Business continuity and disaster recovery

Article
01/11/2024

Disasters can be hardware failures, natural disasters, or software failures. The process of preparing for and recovering from a disaster is called disaster recovery (DR). This article discusses recommended practices to achieve business continuity and disaster recovery (BCDR) for Azure Operator Insights.

BCDR strategies include availability zone redundancy and user-managed recovery.

Control plane

The Azure Operator Insights control plane is resilient both to software errors and failure of an Availability Zone. The ability to create and manage Data Products isn't affected by these failure modes.

The control plane isn't regionally redundant. During an outage in an Azure region, you can't create new Data Products in that region or access/manage existing ones. Once the region recovers from the outage, you can access and manage existing Data Products again.

Data plane

Data Products are resilient to software or hardware failures. For example, if a software bug causes the service to crash, or a hardware failure causes the compute resources for enrichment queries to be lost, service automatically recovers. The only impact is a slight delay in newly ingested data becoming available in the Data Product's storage endpoint and in the KQL consumption URL.

Zone redundancy

Data Products don't support zone redundancy. When an availability zone fails, the Data Product's ingestion, blob/DFS and KQL/SQL APIs are all unavailable, and dashboards don't work. Transformation of already-ingested data is paused. No previously ingested data is lost. Processing resumes when the availability zone recovers.

What happens to data that was generated during the availability zone outage depends on the behavior of the ingestion agent:

If the ingestion agent buffers data and resends it when the availability zone recovers, data isn't lost. Azure Operator Insights might take some time to work through its transformation backlog.
Otherwise, data is lost.

Disaster recovery

Azure Operator Insights has no innate region redundancy. Regional outages affect Data Products in the same way as availability zone failures. We have recommendations and features to support customers that want to be able to handle failure of an entire Azure region.

User-managed redundancy

For maximal redundancy, you can deploy Data Products in an active-active mode. Deploy a second Data Product in a backup Azure region of your choice, and configure your ingestion agents to fork data to both Data Products simultaneously. The backup Data Product is unaffected by the failure of the primary region. During a regional outage, look at dashboards that use the backup Data Product as the data source. This architecture doubles the cost of the solution.

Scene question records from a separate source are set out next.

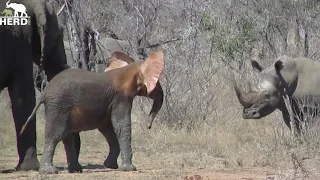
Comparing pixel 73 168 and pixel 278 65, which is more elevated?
pixel 278 65

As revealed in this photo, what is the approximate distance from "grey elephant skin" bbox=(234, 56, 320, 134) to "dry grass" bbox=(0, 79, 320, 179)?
0.36 metres

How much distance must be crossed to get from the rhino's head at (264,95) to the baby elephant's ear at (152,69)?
2.94 metres

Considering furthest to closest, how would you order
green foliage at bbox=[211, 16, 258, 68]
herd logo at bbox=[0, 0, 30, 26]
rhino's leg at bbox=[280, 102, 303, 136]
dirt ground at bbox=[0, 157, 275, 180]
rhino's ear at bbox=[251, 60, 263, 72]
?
green foliage at bbox=[211, 16, 258, 68], rhino's ear at bbox=[251, 60, 263, 72], rhino's leg at bbox=[280, 102, 303, 136], herd logo at bbox=[0, 0, 30, 26], dirt ground at bbox=[0, 157, 275, 180]

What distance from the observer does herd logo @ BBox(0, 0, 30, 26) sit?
33.3ft

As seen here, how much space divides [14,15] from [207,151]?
315 centimetres

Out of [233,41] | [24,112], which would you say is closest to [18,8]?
[24,112]

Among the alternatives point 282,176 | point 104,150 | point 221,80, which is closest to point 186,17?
point 221,80

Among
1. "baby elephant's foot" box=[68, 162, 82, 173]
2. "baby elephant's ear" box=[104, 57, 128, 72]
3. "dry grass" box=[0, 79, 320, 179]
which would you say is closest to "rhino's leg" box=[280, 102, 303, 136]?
"dry grass" box=[0, 79, 320, 179]

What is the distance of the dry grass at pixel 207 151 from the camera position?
9203 mm

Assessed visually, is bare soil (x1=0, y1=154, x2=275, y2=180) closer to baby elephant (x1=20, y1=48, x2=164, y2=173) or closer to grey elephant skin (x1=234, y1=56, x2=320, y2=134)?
baby elephant (x1=20, y1=48, x2=164, y2=173)

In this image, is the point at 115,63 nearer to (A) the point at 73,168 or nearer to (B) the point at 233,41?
(A) the point at 73,168

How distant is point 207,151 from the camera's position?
1165 cm

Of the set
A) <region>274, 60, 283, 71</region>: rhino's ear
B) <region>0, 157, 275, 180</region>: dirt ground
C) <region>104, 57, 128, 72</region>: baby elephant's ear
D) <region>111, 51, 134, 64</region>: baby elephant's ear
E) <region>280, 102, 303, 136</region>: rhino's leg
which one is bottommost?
<region>0, 157, 275, 180</region>: dirt ground

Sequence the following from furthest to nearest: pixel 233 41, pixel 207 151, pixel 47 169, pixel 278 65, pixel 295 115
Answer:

Alternatively, you could use an active-passive mode. Deploy a second Data Product in a backup Azure region, and configure your ingestion agents to send to the primary Data Product. During a regional outage, reconfigure your ingestion agents to send data to the backup Data Product during a region outage. This architecture gives full access to data created during the outage (starting from the time where you reconfigure the ingestion agents), but during the outage you don't have access to data ingested before that time. This architecture requires a small infrastructure charge for the second Data Product, but no additional data processing charges.